The interpretation of findings from patients with tactile agnosia and from neuroimaging studies is less clear. As described above, one conclusive finding from studies of patients with tactile agnosia is that lesions to SII produce deficits in haptic object recognition that cannot be explained based on superficial sensory loss (Bohlhalter et al., 2002; Caselli, 1991; Reed & Caselli, 1994; Roland, 1987). But, whether or not the agnosia is due to deficits with shape processing, texture processing, the combination of shape and texture, or some other process involved in haptic object recognition, is less clear.

Several neuroimaging studies have investigated the role of SII in haptic object recognition, but the results have not been conclusive. Initial studies of tactile texture perception compared texture stimulation of the skin with no stimulation and found that SII was activated by texture stimulation (e.g., Burton, MacLeod, Videen, & Raichle, 1997). A more recent group of studies directly compared tasks that required texture discrimination with tasks that required shape discrimination. The first of these studies (Roland et al., 1998) found that SII produced more activation when the relevant characteristic was texture as opposed to shape. But, a second study (Servos et al., 2001) that used similar methods and stimuli found different results. Rather than separate pathways for shape and texture, that study found extensive overlap between the brain regions recruited for shape and texture processing, which were located along the postcentral gyrus.
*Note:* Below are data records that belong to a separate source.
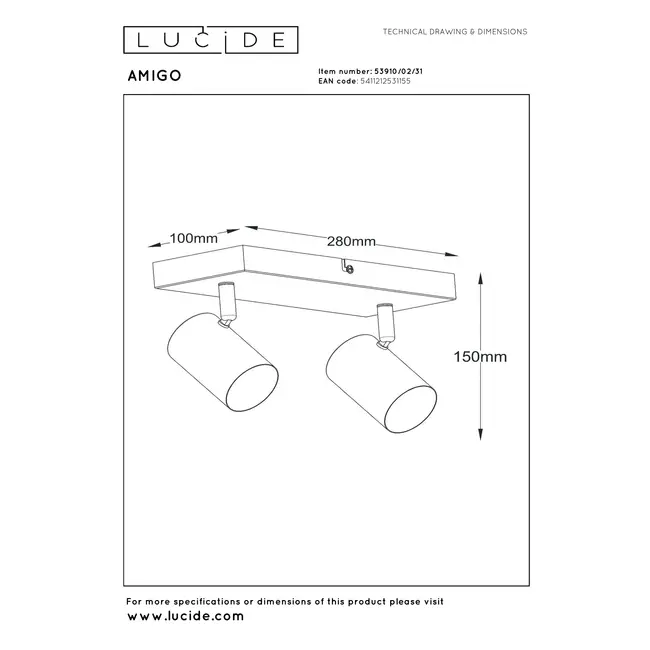 LUCIDE

TECHNICAL DRAWING & DIMENSIONS

AMIGO

Item number: 53910/02/31
EAN code: 5411212531155

100mm

280mm

150mm

For more specifications or dimensions of this product please visit
www.lucide.com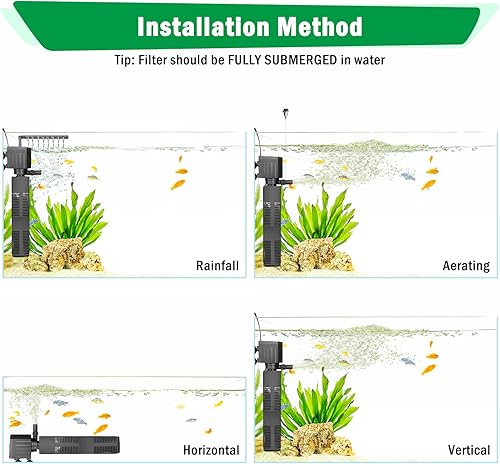 Installation Method

Tip: Filter should be FULLY SUBMERGED in water

Rainfall

Aerating

Horizontal

Vertical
The same study found activation in SII for discriminations of hardness, but not for texture or shape. A third study (Bodegard et al., 2001) found that SII produced more activation with passive shape than texture discrimination. Even more recent is a study that parametrically varied the roughness of the texture stimulus used for discrimination (Kitada et al., 2005). That study found that activation in SII and the insula was correlated with the parametric variations in roughness. In sum, although three of the five studies reported here suggest that SII is involved in texture discrimination, the exact role of SII in texture processing remains controversial.